Wat betreft het onderdeel politiek en veiligheid beoogt het actieplan de politieke dialoog te versterken en doeltreffender te maken door er voor de eerste maal veiligheids- en defensiekwesties in op te nemen. Bovendien bevestigt het plan het mandaat van hoge functionarissen betreffende het ontwerp-handvest voor vrede en stabiliteit en wijst erop dat zij de studie van dit ontwerp dienen voort te zetten zodra de politieke omstandigheden dit toelaten. Het actieplan erkent bovendien het belang van een multilaterale aanpak op het gebied van de strijd tegen het terrorisme en stelt een geleidelijke versterking van het politieke onderdeel voor middels de totstandbrenging van een gemeenschappelijke strategie en middels de ontwikkeling van preventieve diplomatieke instrumenten.

Wat het onderdeel economie en financiën betreft steunt het actieplan, onder verwijzing naar de doelstelling van de totstandbrenging van een Europees-mediterrane vrijhandelszone vóór 2010, het proces van Agadir inzake de verwezenlijking van een vrijhandelszone tussen Marokko, Tunesië, Egypte en Jordanië. Het plan juicht tevens de uitvoering toe van de conclusies van de vergadering van de ministers van Handel in Toledo en steunt de instelling van een werkgroep die wordt belast met handelskwesties met betrekking tot de regionale integratie alsmede de deelname van de mediterrane partners aan het pan-Europese systeem van oorsprongregels. Het actieplan legt bovendien de nadruk op de ontwikkeling van het vrije verkeer van diensten, op trans-Europees-mediterrane infrastructuren en verbindingen (op het gebied van transport-, energie- en telecommunicatienetwerken) en op het perspectief van een Europees-mediterrane interne markt die gepaard gaat met een harmonisering van beleid en regelgeving. Het actieplan onderstreept ook de noodzaak van een strategisch kader voor duurzame ontwikkeling voor het partnerschap.

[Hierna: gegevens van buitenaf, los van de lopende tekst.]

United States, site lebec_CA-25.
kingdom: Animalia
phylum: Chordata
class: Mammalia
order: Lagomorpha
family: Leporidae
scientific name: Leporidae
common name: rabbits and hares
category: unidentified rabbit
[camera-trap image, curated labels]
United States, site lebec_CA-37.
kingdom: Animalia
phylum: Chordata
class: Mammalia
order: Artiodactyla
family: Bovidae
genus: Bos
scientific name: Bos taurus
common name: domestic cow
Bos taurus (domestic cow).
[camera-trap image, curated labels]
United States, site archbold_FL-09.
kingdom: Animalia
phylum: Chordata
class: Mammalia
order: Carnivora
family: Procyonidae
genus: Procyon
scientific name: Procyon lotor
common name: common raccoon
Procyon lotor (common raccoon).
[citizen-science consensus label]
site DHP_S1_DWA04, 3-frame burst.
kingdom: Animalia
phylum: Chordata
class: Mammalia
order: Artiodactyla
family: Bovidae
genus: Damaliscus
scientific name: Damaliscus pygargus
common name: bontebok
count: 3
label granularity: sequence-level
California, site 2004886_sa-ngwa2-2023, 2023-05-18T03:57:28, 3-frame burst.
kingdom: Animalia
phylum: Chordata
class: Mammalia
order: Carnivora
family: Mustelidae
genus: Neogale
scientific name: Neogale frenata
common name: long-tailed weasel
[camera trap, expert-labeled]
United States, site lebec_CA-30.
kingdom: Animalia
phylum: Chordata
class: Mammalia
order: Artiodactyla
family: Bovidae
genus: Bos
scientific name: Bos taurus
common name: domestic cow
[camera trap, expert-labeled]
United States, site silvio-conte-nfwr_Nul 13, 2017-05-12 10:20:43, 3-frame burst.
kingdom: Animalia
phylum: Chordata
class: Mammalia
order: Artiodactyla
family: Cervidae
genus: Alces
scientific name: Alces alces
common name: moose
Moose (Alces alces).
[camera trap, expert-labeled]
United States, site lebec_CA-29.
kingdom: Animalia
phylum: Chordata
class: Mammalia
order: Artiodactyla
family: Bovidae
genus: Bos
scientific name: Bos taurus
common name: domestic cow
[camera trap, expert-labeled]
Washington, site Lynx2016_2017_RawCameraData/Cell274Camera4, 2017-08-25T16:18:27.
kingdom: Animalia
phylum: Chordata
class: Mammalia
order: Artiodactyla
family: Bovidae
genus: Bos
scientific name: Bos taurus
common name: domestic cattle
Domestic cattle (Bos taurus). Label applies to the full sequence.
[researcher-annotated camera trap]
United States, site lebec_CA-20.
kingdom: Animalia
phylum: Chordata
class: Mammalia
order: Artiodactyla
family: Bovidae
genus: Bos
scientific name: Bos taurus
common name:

Wat betreft financiële samenwerking wordt in het actieplan aangedrongen op verbetering van het beheer van het Meda-Programma en wordt gepleit voor het opzetten van een versterkte investeringsfaciliteit binnen de Europese Investeringsbank (EIB) ter bevordering van infrastructuren en investeringen van de particuliere sector. Bovendien constateert het plan dat een jaar na de oprichting van deze faciliteit in het licht van de evaluatie van deze ervaring de mogelijkheid zal worden bekeken om een door de mediterrane partners gewenste Europees-mediterrane bank op te richten (filiaal met een meerderheidsparticipatie van de EIB).

Wat betreft het onderdeel sociale, culturele en menselijke dimensie keurt het actieplan het regionale werkprogramma goed met betrekking tot justitie en binnenlandse zaken, alsook de organisatie van een ministeriële conferentie over migratie en sociale integratie van migranten. Het actieplan hecht tevens groot belang aan de bevordering van de dialoog tussen de culturen, met name dankzij het principebesluit om een Europees-mediterrane stichting op te zetten ter bevordering van de dialoog tussen beschavingen en middels de goedkeuring van een actieprogramma dienaangaande. Bovendien richt het actieplan zich op de bevordering van werkgelegenheid en opleiding, de rol van vrouwen in het economische leven en de verbetering van de doeltreffendheid van de deelname van maatschappelijke organisaties aan het partnerschap. Aldus is het programma voor hoger onderwijs, Tempus, uitgebreid tot de partners in het zuidelijk Middellandse-Zeegebied.

Wat betreft het institutionele aspect van het partnerschap beveelt het actieplan tot slot de versterking van de parlementaire dimensie van het partnerschap aan middels de oprichting van een Europees-mediterrane parlementaire vergadering. Bovendien wordt aanbevolen de mogelijkheden te onderzoeken om het Euromed-comité te herstructureren teneinde een grotere deelname van de partners aan de uitwerking, follow-up en evaluatie van de overeengekomen programma's, acties en projecten te waarborgen.